THE TASK: Those lines of the data that hold the word "scientific" are to be copied out.

RECORDS PROVIDED:
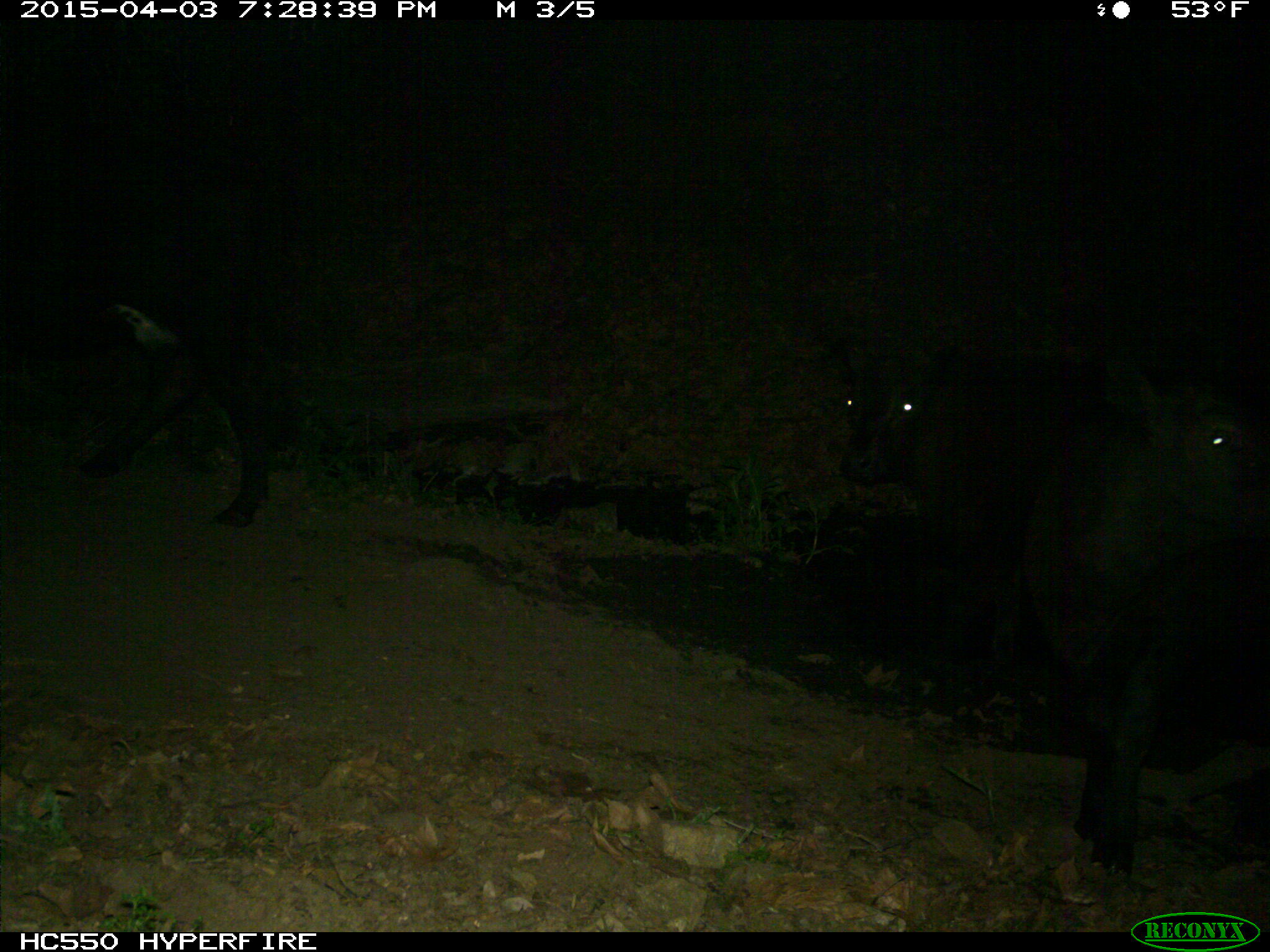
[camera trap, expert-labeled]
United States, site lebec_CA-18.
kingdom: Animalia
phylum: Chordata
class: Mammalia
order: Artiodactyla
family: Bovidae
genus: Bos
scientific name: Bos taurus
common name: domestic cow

--

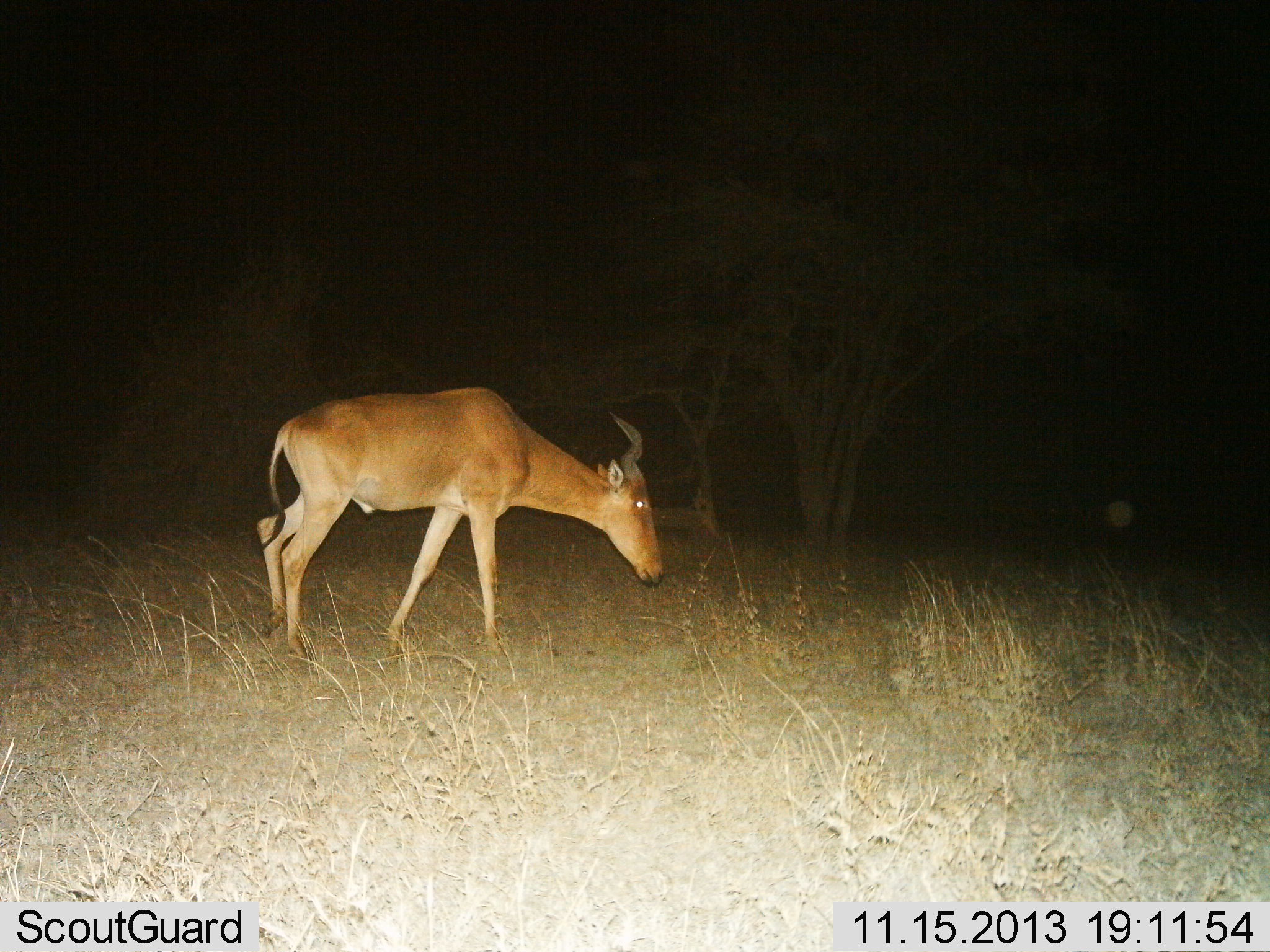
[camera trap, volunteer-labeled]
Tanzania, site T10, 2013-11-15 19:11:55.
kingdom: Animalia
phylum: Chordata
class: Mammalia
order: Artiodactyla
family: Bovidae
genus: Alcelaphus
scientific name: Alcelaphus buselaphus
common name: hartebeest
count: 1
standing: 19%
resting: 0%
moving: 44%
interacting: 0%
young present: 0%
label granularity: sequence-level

* * *

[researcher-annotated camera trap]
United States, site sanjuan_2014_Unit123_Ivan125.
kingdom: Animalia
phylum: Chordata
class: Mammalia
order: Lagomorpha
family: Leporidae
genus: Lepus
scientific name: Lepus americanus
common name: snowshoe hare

SOLVED EXERCISE:
scientific name: Bos taurus
scientific name: Alcelaphus buselaphus
scientific name: Lepus americanus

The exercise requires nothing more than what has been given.